Heroes in a hero’s no man’s land
This month, we have been remembering the many victims of the terror attacks of Sept. 11, 2001, as well as many more Americans who have sacrificed their lives or suffered life-changing injuries in military operations over the last 10 years. But one important group of heroes will be remembered only privately, their service and sacrifice lost in a no man’s land of legislative language and confusion over what they represent.
I am talking about the men and women who trained police forces in Afghanistan and Iraq, serving under dangerous conditions to help bring about the rule of law and establish responsible policing in countries that have never known it. The National Law Enforcement Officers Memorial in Washington, where their names should be inscribed, is closed to them by an oversight in the law. We should commit ourselves to rectifying that injustice.
{mosads}Establishing modern policing — or in the case of Afghanistan, the beginnings of modern policing — was a priority for our government, which dedicated billions of dollars to the effort. The idea was that creating new police forces would put security in the hands of civilian government, aid the transition to democracy and speed the return of our troops.
My husband, Darrell Wetherbee, was one of the police officers who answered our government’s call and volunteered as an International Police Officer (IPO). He went to Iraq to train and mentor police — not in a police academy, but in police garrisons and on the streets of Iraq, where he and his colleagues accompanied, monitored and advised their Iraqi counterparts. Darrell and I were both police officers in Maine, and I understood and supported his decision to volunteer for this duty.
On Sept. 17, 2006, Darrell was killed by a sniper outside the police station in the city of Hawija, near Tikrit, Iraq. Darrell’s name is not on any memorial to those who have sacrificed their lives for our country, nor is the name of any of the 19 IPOs killed in the line of duty in Iraq and Afghanistan, nor the 12 killed in the Balkans. For several years, the families of these police officers have attempted to get their loved ones’ names placed on the National Law Enforcement Officers Memorial. We have been told that the legislation that established the memorial doesn’t allow it because, officially, they were employees of a private company.

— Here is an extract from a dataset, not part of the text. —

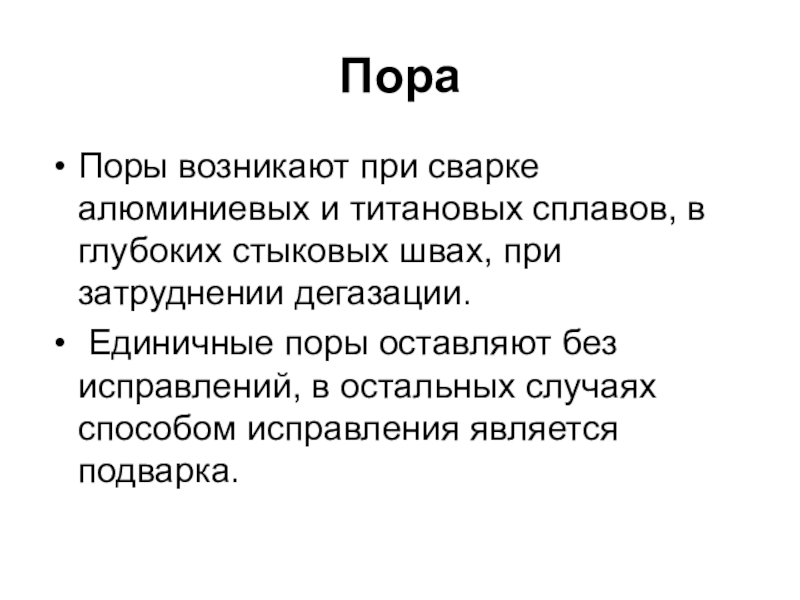 Пора

• Поры возникают при сварке алюминиевых и титановых сплавов, в глубоких стыковых швах, при затруднении дегазации.

• Единичные поры оставляют без исправлений, в остальных случаях способом исправления является подварка.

The Department of State contracted private companies to recruit, prepare, equip and sustain the police trainers and mentors sent overseas to carry out policing and police-training activities. Companies such as DynCorp International, PAE and L-3 MPRI then recruited professional police officers and former police officers to conduct the training.
These officers were employees of a government contractor, but they took their orders, strategies, tactics and assignments from the Army or the State Department, and they functioned individually as if they were government employees. (Darrell was part of the U.S. Army’s Civilian Police Assistance Training Team, a component of the Multinational Security Transition Command-Iraq.) They even worked in teams with military police. And when they died, their hometown police forces buried them with full honors.
My husband was motivated by a desire to serve his country. I now know many IPOs and many family members of IPOs killed in Iraq and Afghanistan, and they say the same thing. Police officers have a strong ethic of public service, and many of these volunteers were military veterans who wanted to contribute again. Yes, they were paid well, and some people have argued that that fact makes them somehow less deserving of honor. This attitude reflects a misunderstanding of how people working for contractors were paid. Darrell earned the rough equivalent of a GS-12 civilian employee serving in Iraq and receiving hardship and danger pay premiums. But no agency — not the State Department, the Defense Department or the CIA — has denied its fallen employees the honor they are due because they received extra pay for the dangers they faced. In retrospect, can anyone say that that compensation was not justified?
It is time to recognize the police who have served our country overseas for their contributions and their sacrifice. Our country could not carry out stability operations without them, neither in Iraq and Afghanistan nor in the other places they have served — the Balkans, Haiti, East Timor or even the Palestinian territories. They have been part of a vast citizen exchange, transferring not just policing skills but also their democratic values as American citizens who enforce the law with honor, compassion and a strong sense of justice.
I have always believed that the event that took Darrell’s life could be traced directly back to the 9/11 tragedy, almost as if a time bomb had been set and had ticked away for five years and six days, until it finally exploded with his death. Since then, I have shared a bond with the families of other fallen IPOs, all of whom feel, as I do, that the selfless service and noble deaths of our loved ones are being unjustly ignored. A change in the language governing the national police memorial to include police officers serving on official U.S. government police missions abroad can change that. A simple act of Congress would bring these heroes out of the no man’s land they now inhabit and ennoble their sacrifice.
Wetherbee is president and founder of International Police Survivors, an organization that provides support to families of police officers killed in U.S. government police missions overseas.